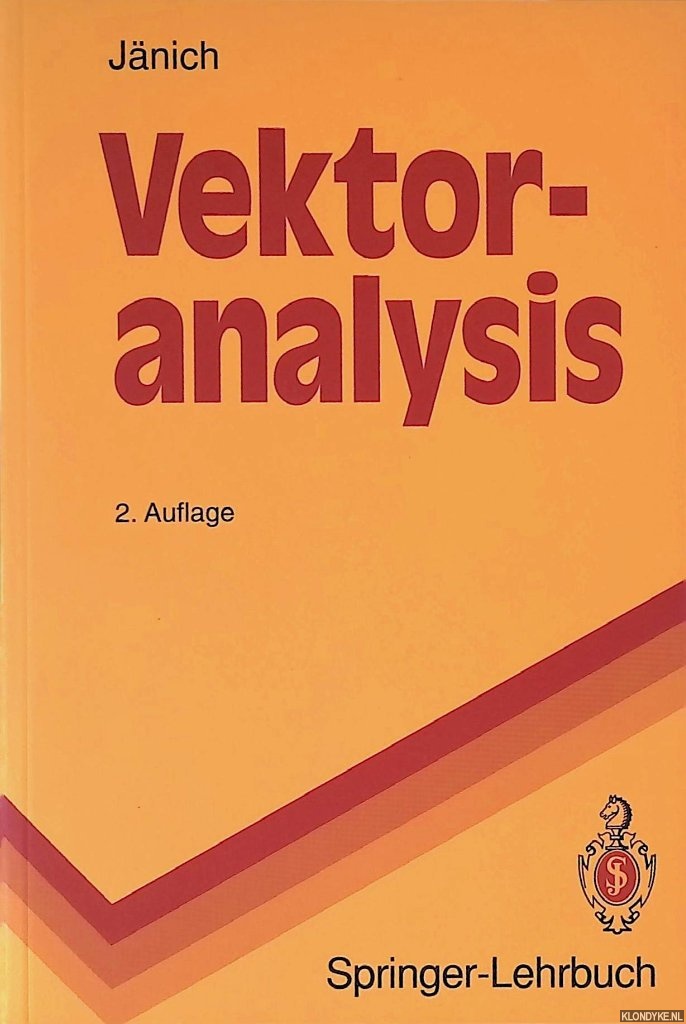 Jnich, Klaus - Vektoranalysis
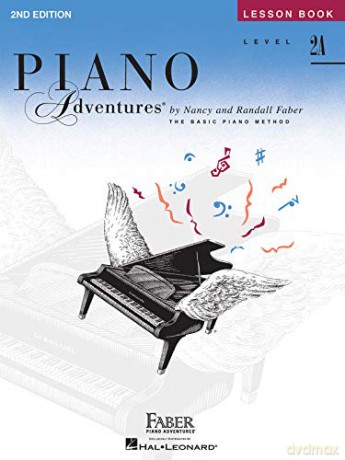 Piano Adventures Lesson Book Level 2A: 2nd Edition - Nancy Faber [KSIĄŻKA]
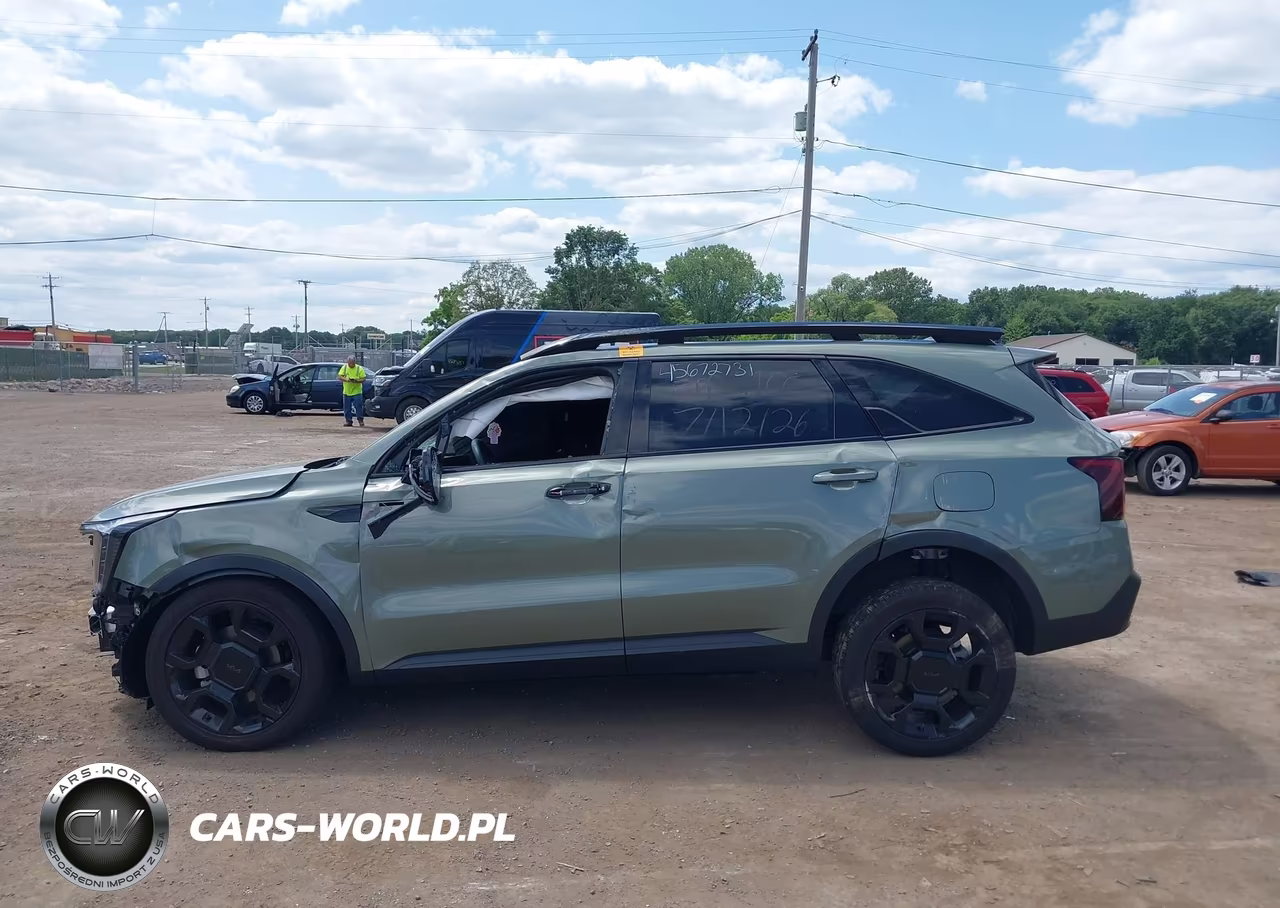 2025 Kia Sorento X-Line Sx VIN:5XYRKDJF2SG395288 - 14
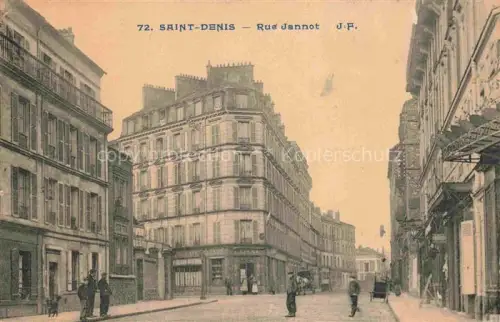 AK / Ansichtskarte SAINT-DENIS  93 Seine-Saint-Denis Rue Jannot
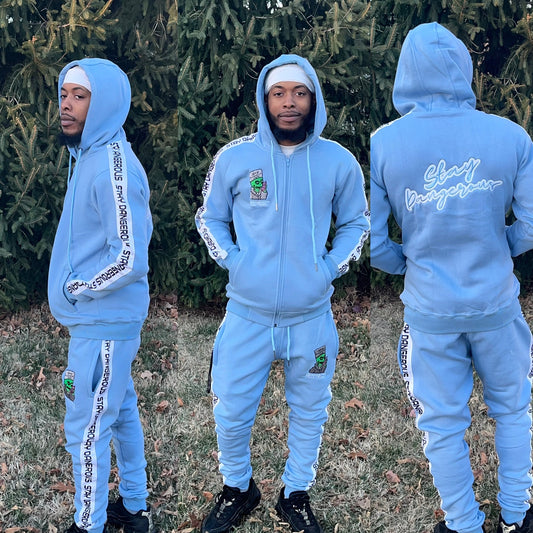 CASH CALLS TRACKSUIT CAROLINA BLUE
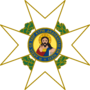 Thumbnail for File:Cross of the Order of the Redeemer (Obverse).png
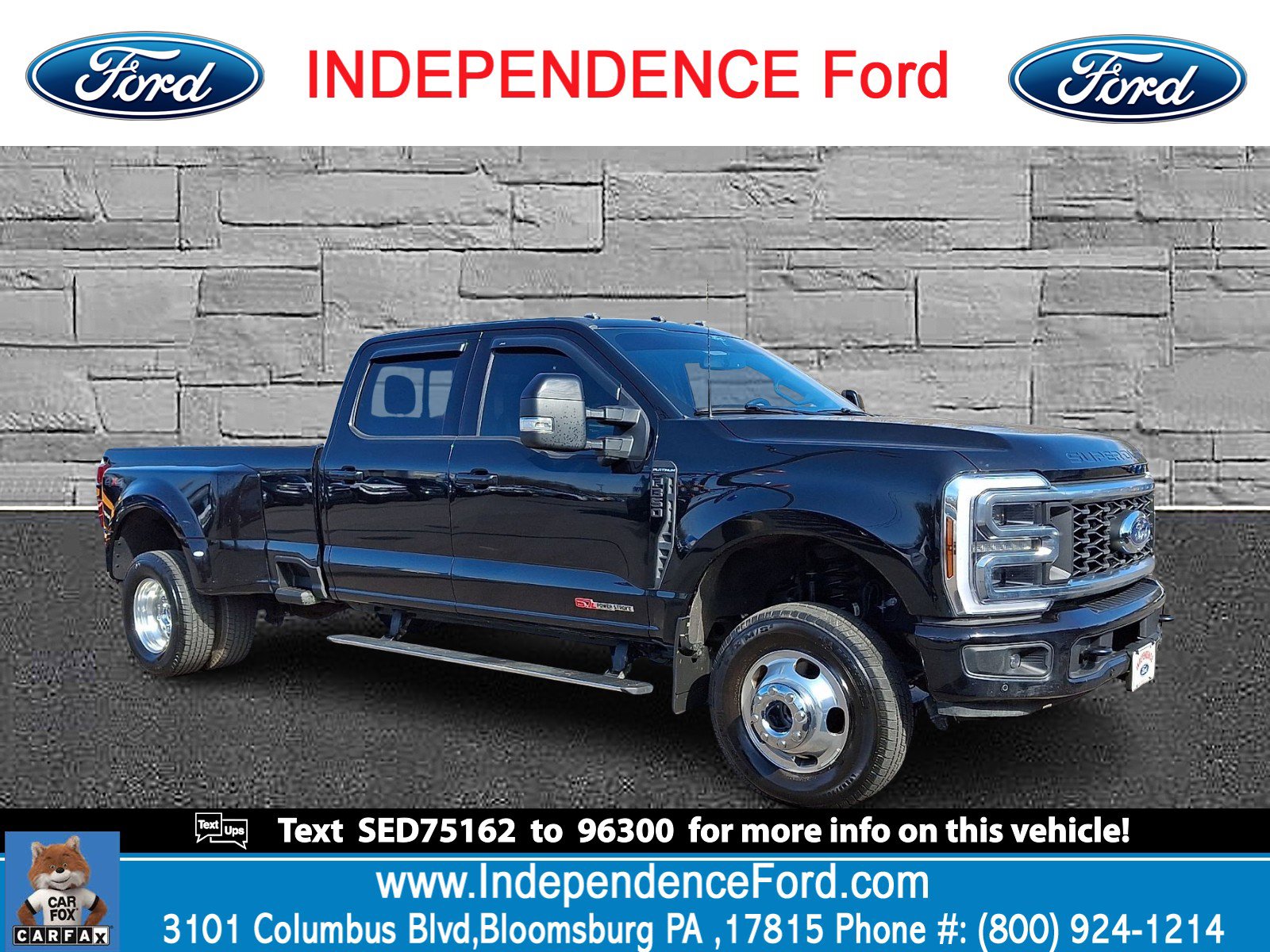 Certified 2025 Ford F350 Platinum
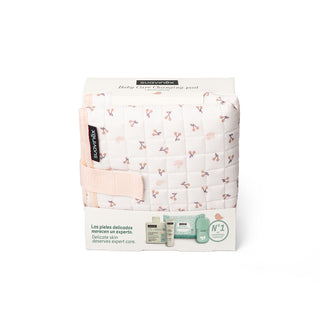 Suavinex Baby Care Muda-Fraldas Birdies Rosa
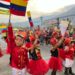 Más de dos mil niños estuvieron en escena en el desfile infantil del Carnaval de Boconó
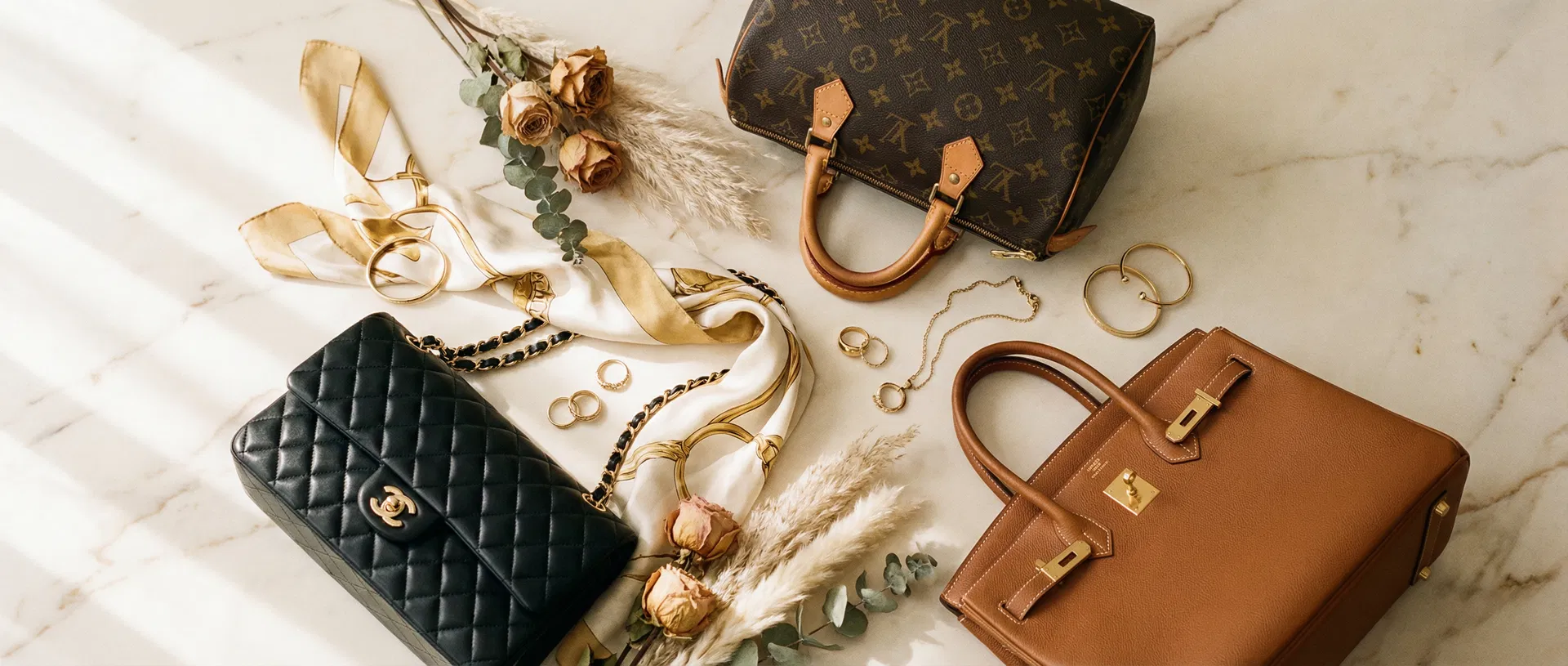 Luxury handbags collection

What to work on:
Write out the text of every row above, word for word, and leave out the pictures.

Reply:
 Jnich, Klaus - Vektoranalysis
 Piano Adventures Lesson Book Level 2A: 2nd Edition - Nancy Faber [KSIĄŻKA]
 2025 Kia Sorento X-Line Sx VIN:5XYRKDJF2SG395288 - 14
 AK / Ansichtskarte SAINT-DENIS  93 Seine-Saint-Denis Rue Jannot
 CASH CALLS TRACKSUIT CAROLINA BLUE
 Thumbnail for File:Cross of the Order of the Redeemer (Obverse).png
 Certified 2025 Ford F350 Platinum
 Suavinex Baby Care Muda-Fraldas Birdies Rosa
 Más de dos mil niños estuvieron en escena en el desfile infantil del Carnaval de Boconó
 Luxury handbags collection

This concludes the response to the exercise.